▶ _Extracted text_

+---+

For many, many years, I’ve wanted to be a woman with a buzz cut.  But I didn’t think I could pull it off.  “I’m too fat,” I thought.  “I’ll do it after I lose XX pounds.”  “I’m going on the job market, and a buzz cut will make me less employable.”  “I already have plenty of piercings and tattoos.  A buzz cut would be too much.”  “I’m too old.  This is the rebellion of late teens, early 20s at most.”  “I’m not pretty enough to have no hair.”

It turns out, all those things might be true (whatever that means).  Likely they aren’t, because none of them are real (whatever that means), but maybe they are.  Maybe people around me might think it’s ridiculous for a woman my age (whatever that means) to sport a buzz cut.  Maybe it doesn’t look good (whatever that means) on me.  Maybe there are people who won’t want to hire me because of my hairstyle.

I don’t actually have to care.  I choose to, and I want to see what it’s like to choose otherwise.  So this morning, I buzzed off my hair.  I started with the #8 comb and worked my way down to #3.  I did a pretty good job for my first try with everything but my neckline, which is a bit wonky.  But I will try again.  And maybe next time I’ll use the #2 comb for the back and sides.  Just because.

+---+

▶ _Task requirements_
**A.** Swap "hairstyle" for "haircut" and give the buzz cut essay again from "It turns out, all" through "of my hairstyle.".
**B.** Name every clipper comb size mentioned in the buzz cut essay.

▶ _Provided material_
+---+

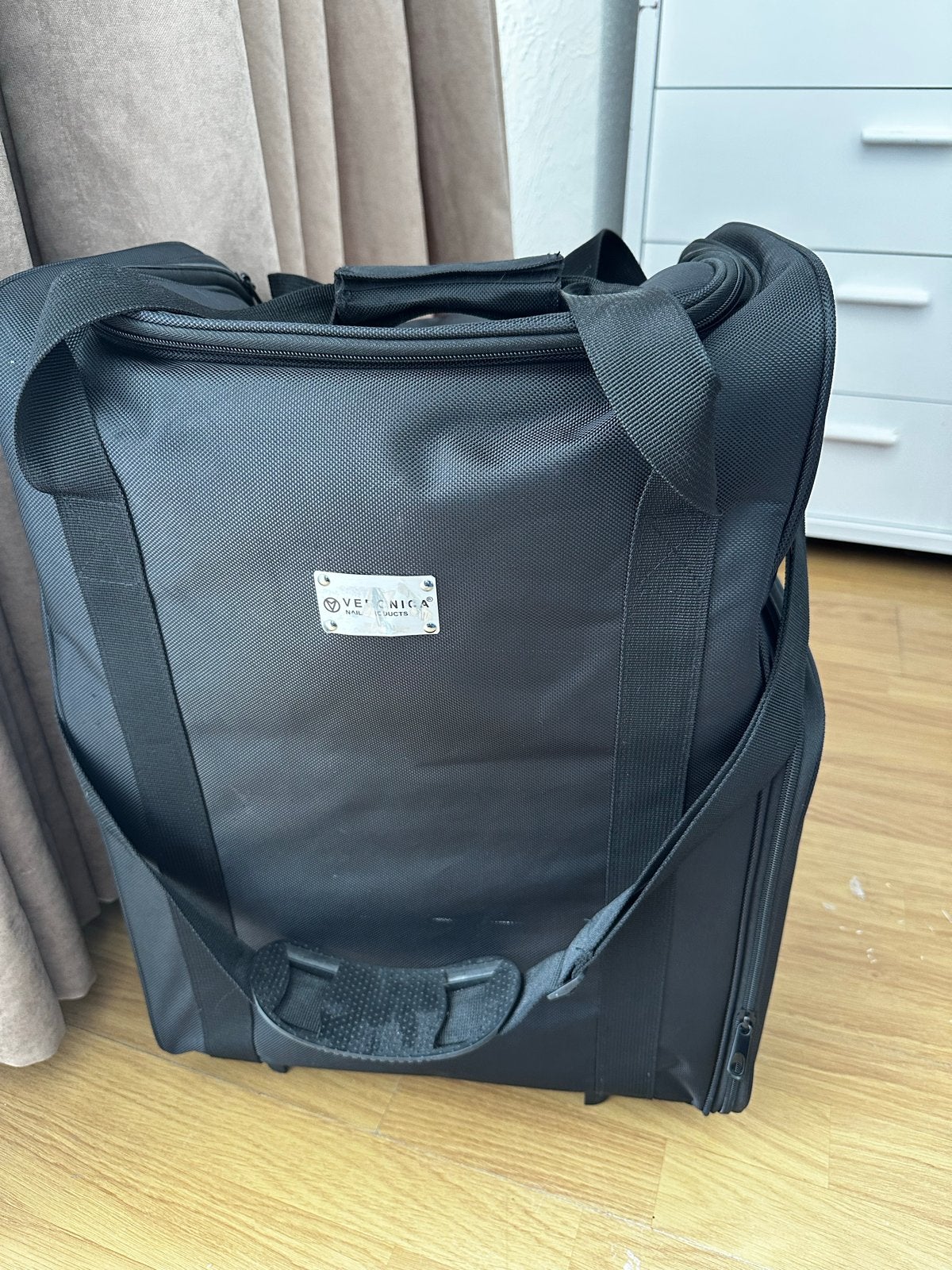 Zwarte make-up koffer op wieltjes met uitschuifbare handgree, 40 tot 60 cm, 20 tot 30 cm, Zwart, Ophalen of Verzenden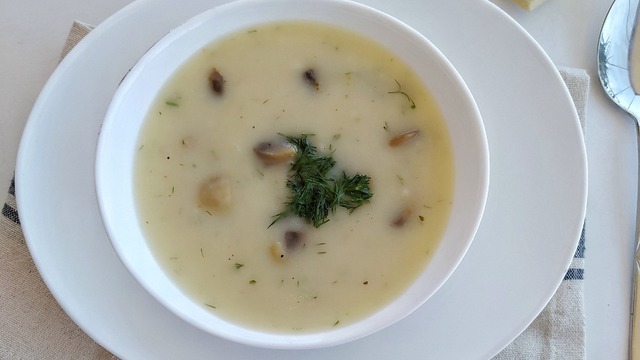 Tam Ölçülü: Kremalı Mantar Çorbası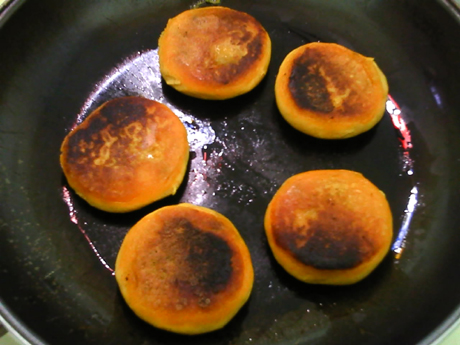 Sweet Glutinous Purple Potato Pumpkin Pie recipe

+---+

▶ _Answers for the tasks_
**A.**
It turns out, all those things might be true (whatever that means).  Likely they aren’t, because none of them are real (whatever that means), but maybe they are.  Maybe people around me might think it’s ridiculous for a woman my age (whatever that means) to sport a buzz cut.  Maybe it doesn’t look good (whatever that means) on me.  Maybe there are people who won’t want to hire me because of my haircut.

**B.** #8, #3, #2